La stadiazione si basa sul sistema TNM, dove T indica l’estensione del tumore, N il coinvolgimento dei linfonodi e M la presenza di metastasi. Per determinare il gruppo di rischio si tiene conto anche del gruppo clinico (da I a IV), ovvero di quanta parte del tumore è stato possibile rimuovere con la chirurgia. La presenza del gene di fusione PAX3/7-FOXO1 ha un valore prognostico.

Come si cura

Il rabdomiosarcoma è un tumore raro il cui trattamento richiede l’intervento di équipe multidisciplinari esperte e dedicate. La terapia deve tenere conto delle caratteristiche dei pazienti e del tipo di tumore, fra cui la sede, la variante istologica, le dimensioni e lo stadio.

Grazie alla ricerca, i progressi delle terapie hanno portato a un miglioramento della sopravvivenza, specialmente nei pazienti che non presentano localizzazioni a distanza della malattia.

 

La chirurgia è in genere la prima scelta e viene eseguita con l’intento di rimuovere la massa tumorale. In alcuni casi, però, la posizione del tumore rende difficile o impossibile l’approccio chirurgico ed è quindi necessario scegliere altre terapie.

 

La chemioterapia viene utilizzata per ridurre la massa tumorale prima dell’intervento chirurgico e, dopo l’intervento, per ridurre o eliminare il rischio di ripresa della malattia.
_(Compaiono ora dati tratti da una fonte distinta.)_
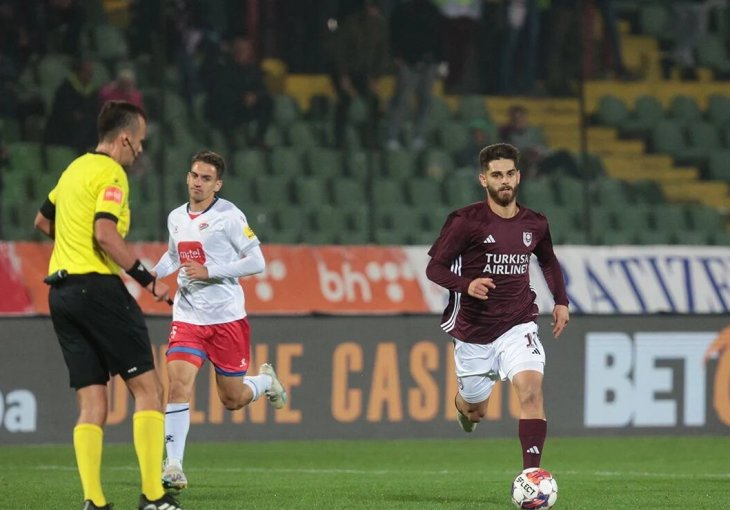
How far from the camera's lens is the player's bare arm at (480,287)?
28.0 feet

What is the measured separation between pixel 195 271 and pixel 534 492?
261cm

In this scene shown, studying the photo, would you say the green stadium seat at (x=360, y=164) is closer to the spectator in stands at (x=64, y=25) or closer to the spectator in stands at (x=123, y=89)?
the spectator in stands at (x=123, y=89)

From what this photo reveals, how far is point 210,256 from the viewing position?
10039 mm

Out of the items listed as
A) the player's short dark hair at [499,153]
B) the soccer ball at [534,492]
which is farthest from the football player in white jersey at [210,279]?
the soccer ball at [534,492]

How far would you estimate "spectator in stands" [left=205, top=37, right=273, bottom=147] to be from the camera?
1627cm

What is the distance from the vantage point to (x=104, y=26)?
15.7 metres

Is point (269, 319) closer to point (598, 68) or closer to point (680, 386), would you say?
point (680, 386)

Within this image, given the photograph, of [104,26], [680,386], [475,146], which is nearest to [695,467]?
[680,386]

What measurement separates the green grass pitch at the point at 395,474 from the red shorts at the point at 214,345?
2.55 ft

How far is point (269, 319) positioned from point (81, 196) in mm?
6774

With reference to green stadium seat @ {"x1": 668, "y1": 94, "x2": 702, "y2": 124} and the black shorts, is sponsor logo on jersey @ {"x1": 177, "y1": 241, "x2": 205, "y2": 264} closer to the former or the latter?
the black shorts

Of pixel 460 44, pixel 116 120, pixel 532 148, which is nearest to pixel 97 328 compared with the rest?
pixel 116 120

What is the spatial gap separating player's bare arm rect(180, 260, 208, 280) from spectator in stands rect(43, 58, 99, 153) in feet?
18.8

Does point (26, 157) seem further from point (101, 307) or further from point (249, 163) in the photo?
point (101, 307)
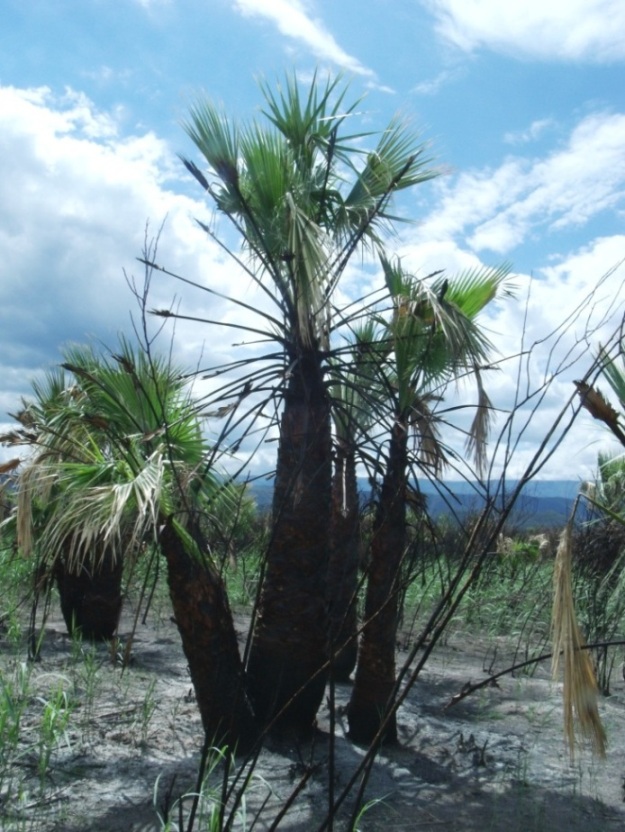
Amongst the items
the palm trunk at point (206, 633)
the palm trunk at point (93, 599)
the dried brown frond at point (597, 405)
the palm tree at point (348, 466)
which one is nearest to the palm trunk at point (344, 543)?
the palm tree at point (348, 466)

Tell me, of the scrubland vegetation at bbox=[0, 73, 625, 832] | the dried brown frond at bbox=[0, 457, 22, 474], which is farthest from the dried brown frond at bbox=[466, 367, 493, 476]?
the dried brown frond at bbox=[0, 457, 22, 474]

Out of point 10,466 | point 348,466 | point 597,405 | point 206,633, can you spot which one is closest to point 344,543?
point 348,466

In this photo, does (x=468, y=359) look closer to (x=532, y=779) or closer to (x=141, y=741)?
(x=532, y=779)

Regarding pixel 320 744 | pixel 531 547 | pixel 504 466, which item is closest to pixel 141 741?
pixel 320 744

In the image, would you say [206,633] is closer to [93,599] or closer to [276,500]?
[276,500]

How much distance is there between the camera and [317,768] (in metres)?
3.41

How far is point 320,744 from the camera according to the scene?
18.6 feet

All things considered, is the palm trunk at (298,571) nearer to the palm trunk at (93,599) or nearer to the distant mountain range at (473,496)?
the distant mountain range at (473,496)

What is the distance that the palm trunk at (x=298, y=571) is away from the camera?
5.43m

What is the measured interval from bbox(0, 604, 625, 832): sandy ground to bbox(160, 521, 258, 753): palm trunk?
34 cm

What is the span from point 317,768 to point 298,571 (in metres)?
2.08

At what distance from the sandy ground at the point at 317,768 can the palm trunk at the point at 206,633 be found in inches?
13.5

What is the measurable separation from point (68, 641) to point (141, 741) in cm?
357

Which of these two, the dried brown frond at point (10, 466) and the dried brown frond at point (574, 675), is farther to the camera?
the dried brown frond at point (10, 466)
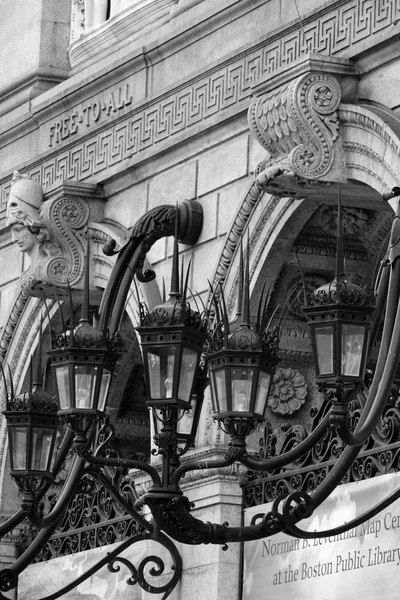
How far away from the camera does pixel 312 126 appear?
529 inches

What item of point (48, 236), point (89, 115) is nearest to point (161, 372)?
point (48, 236)

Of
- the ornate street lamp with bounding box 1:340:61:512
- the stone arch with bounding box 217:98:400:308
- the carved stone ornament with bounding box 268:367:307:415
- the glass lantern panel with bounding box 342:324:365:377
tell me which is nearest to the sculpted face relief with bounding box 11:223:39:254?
the stone arch with bounding box 217:98:400:308

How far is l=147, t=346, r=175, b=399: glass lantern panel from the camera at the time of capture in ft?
33.6

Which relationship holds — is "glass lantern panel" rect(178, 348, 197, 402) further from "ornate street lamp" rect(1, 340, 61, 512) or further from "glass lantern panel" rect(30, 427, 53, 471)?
"glass lantern panel" rect(30, 427, 53, 471)

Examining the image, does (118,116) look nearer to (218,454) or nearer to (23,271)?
(23,271)

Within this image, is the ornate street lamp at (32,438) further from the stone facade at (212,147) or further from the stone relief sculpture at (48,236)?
the stone relief sculpture at (48,236)

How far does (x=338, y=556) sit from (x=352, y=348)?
3881 millimetres

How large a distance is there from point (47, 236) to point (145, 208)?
1359 mm

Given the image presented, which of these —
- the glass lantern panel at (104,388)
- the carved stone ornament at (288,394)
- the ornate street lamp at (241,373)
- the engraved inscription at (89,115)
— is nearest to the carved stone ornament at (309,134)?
the carved stone ornament at (288,394)

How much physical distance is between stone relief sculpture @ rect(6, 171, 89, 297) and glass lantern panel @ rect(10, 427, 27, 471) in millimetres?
5244

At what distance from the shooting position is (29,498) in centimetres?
1140

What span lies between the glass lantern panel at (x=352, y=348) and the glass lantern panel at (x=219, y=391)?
0.84 meters

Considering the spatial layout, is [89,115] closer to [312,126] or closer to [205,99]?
[205,99]

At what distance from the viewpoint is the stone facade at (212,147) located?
1346 centimetres
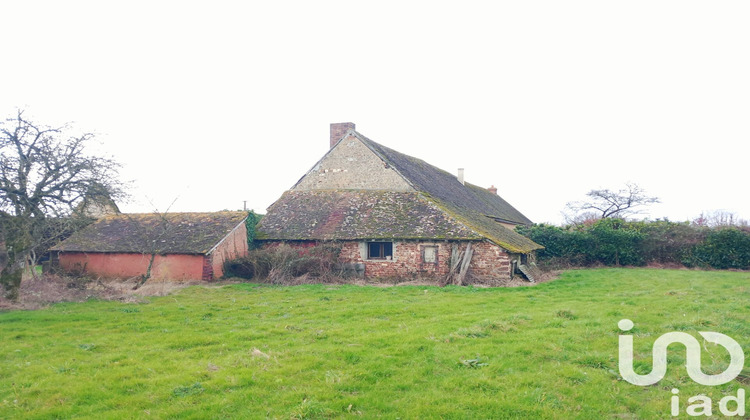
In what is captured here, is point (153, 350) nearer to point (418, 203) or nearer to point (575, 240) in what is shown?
point (418, 203)

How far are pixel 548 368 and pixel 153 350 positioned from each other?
7.04 meters

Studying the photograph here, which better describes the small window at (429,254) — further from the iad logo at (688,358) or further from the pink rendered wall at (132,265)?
the iad logo at (688,358)

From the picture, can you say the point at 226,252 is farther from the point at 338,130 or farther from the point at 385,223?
the point at 338,130

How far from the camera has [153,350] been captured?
870cm

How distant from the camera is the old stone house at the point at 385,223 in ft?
64.2

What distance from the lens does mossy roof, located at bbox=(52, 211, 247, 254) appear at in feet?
68.0

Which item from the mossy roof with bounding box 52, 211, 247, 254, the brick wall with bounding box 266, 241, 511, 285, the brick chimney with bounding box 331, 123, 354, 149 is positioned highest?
the brick chimney with bounding box 331, 123, 354, 149

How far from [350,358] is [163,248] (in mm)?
15718

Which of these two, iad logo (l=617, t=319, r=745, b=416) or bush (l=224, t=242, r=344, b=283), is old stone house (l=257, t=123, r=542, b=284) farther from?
iad logo (l=617, t=319, r=745, b=416)

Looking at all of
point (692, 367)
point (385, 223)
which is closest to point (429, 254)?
point (385, 223)

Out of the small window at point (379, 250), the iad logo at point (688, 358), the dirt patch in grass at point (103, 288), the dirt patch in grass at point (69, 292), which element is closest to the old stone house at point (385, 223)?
the small window at point (379, 250)

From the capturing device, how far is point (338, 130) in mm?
28172

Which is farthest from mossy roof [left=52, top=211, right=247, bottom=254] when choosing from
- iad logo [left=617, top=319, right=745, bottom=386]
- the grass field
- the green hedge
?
the green hedge

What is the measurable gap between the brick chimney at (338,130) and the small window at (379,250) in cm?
911
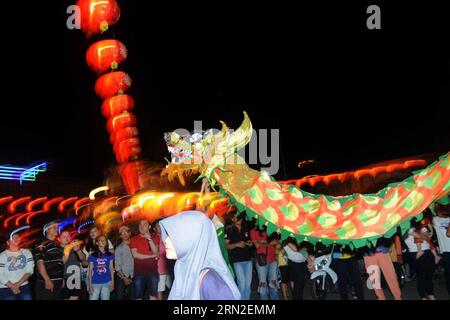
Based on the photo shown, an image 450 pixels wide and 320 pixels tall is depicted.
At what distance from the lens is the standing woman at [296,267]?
772cm

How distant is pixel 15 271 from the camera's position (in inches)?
258

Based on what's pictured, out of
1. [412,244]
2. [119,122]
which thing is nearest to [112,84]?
[119,122]

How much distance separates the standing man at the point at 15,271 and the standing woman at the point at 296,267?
391 centimetres

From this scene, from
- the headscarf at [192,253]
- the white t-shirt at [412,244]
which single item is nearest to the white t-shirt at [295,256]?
the white t-shirt at [412,244]

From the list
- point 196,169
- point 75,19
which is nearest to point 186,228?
point 196,169

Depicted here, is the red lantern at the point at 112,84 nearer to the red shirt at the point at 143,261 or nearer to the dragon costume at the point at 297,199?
the red shirt at the point at 143,261

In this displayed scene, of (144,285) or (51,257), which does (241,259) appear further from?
(51,257)

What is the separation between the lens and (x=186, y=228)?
11.6 feet

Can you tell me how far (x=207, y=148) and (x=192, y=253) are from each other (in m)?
1.32

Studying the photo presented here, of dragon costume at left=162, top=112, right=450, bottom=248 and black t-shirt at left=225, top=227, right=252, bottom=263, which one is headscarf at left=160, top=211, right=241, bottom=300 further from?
black t-shirt at left=225, top=227, right=252, bottom=263

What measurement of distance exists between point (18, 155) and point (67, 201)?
232 centimetres

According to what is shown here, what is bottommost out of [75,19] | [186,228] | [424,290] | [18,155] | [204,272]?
[424,290]

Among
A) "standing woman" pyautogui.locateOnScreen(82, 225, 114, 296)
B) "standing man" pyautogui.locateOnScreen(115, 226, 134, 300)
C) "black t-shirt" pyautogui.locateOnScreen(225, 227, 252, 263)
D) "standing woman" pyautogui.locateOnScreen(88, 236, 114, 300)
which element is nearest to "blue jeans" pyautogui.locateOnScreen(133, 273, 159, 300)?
"standing man" pyautogui.locateOnScreen(115, 226, 134, 300)

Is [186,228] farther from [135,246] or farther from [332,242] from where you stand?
[135,246]
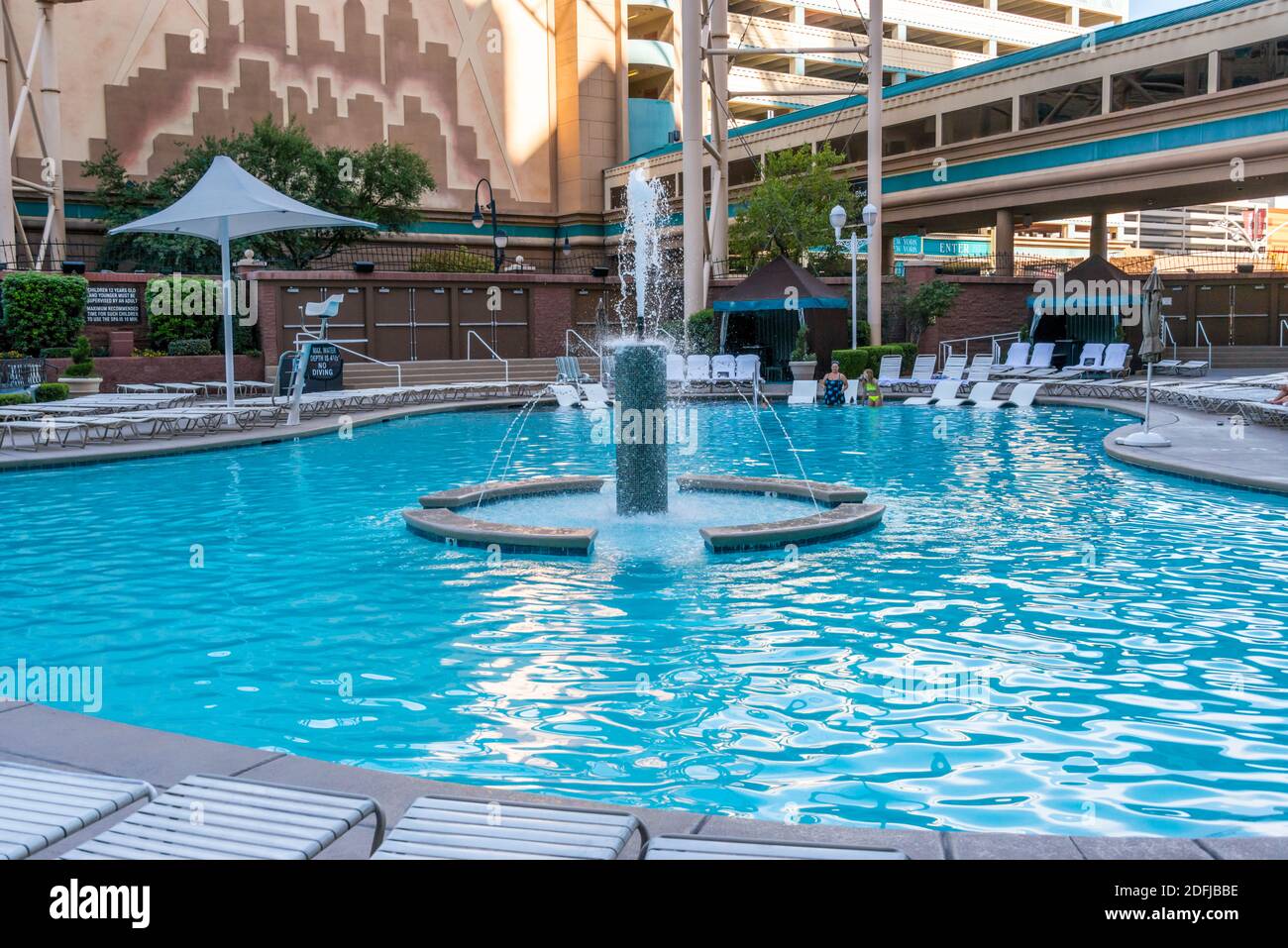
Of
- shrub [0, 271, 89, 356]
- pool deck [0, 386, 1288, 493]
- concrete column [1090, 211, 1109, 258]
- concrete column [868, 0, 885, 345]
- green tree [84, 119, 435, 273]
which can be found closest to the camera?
pool deck [0, 386, 1288, 493]

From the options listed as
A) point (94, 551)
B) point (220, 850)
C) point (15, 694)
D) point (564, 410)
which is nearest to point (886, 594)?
point (15, 694)

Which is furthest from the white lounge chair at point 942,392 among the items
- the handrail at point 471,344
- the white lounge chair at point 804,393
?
the handrail at point 471,344

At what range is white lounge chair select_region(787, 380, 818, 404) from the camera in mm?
24969

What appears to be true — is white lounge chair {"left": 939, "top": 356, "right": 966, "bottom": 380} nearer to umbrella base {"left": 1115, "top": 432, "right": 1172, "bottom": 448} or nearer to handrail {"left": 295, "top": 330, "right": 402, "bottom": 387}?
umbrella base {"left": 1115, "top": 432, "right": 1172, "bottom": 448}

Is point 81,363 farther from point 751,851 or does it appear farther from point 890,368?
point 751,851

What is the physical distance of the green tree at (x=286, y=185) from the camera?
36562mm

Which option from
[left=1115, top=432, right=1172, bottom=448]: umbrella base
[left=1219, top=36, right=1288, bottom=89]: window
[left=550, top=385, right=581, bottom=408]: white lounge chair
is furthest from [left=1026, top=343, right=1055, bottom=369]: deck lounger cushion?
[left=1115, top=432, right=1172, bottom=448]: umbrella base

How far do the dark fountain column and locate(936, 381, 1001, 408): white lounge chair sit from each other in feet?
46.4

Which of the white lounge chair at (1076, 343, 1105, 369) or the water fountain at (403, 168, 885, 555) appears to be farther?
the white lounge chair at (1076, 343, 1105, 369)

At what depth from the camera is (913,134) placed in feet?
160

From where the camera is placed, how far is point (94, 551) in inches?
398

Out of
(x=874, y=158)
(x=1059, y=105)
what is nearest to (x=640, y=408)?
(x=874, y=158)

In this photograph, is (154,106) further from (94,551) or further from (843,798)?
(843,798)

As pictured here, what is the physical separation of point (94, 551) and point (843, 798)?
7764 mm
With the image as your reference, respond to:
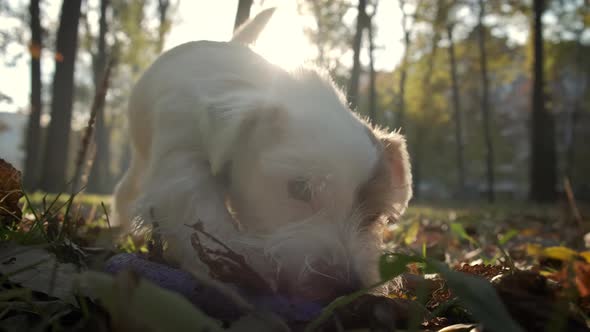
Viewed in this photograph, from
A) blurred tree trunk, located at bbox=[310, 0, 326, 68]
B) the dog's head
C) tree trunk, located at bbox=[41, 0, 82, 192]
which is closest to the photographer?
the dog's head

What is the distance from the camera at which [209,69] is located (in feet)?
8.93

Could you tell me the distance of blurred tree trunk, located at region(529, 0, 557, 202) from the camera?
16641 millimetres

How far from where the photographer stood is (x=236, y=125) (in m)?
2.08

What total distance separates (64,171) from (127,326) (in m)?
11.1

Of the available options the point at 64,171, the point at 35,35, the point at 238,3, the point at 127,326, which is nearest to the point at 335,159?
the point at 127,326

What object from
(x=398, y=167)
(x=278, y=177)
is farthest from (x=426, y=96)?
(x=278, y=177)

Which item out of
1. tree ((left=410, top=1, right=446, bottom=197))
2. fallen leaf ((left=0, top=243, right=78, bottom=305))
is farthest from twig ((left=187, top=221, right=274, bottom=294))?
tree ((left=410, top=1, right=446, bottom=197))

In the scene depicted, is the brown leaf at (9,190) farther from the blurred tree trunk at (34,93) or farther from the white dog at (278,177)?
the blurred tree trunk at (34,93)

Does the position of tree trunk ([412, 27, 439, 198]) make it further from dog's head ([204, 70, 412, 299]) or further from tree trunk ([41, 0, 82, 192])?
dog's head ([204, 70, 412, 299])

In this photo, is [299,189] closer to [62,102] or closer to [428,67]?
[62,102]

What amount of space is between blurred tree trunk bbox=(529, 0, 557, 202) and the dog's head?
16361mm

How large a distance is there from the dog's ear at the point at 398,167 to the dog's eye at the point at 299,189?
0.60 meters

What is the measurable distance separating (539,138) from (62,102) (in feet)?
48.9

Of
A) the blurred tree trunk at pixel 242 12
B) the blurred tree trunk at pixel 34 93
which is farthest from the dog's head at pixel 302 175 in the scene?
the blurred tree trunk at pixel 34 93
Il rabdomiosarcoma in genere è sensibile alla chemioterapia: si utilizzano combinazioni di più farmaci che si sono rivelate particolarmente efficaci e che possono variare in termini di composizione e dosi a seconda del gruppo di rischio.

 

Anche la radioterapia può avere un ruolo nel trattamento del rabdomiosarcoma e può essere somministrata in forme diverse, sia da una sorgente esterna sia ponendo la sorgente radioattiva a contatto col tumore (brachiterapia). La radioterapia viene utilizzata per ridurre la massa tumorale prima dell’intervento chirurgico, ma più frequentemente è impiegata per trattare aree del tumore che né la chirurgia né la chemioterapia hanno potuto eliminare.

 

Sono allo studio anche nuovi farmaci a bersaglio molecolare e terapie che aumentano la risposta immunitaria contro il tumore.

 

Poiché il rabdomiosarcoma colpisce pazienti pediatrici, è essenziale considerare attentamente anche gli inevitabili effetti collaterali della chemioterapia e della radioterapia per impedire deficit funzionali o la tossicità a lungo termine che possono compromettere la qualità della vita dei giovani pazienti.

Le informazioni di questa pagina non sostituiscono il parere del medico.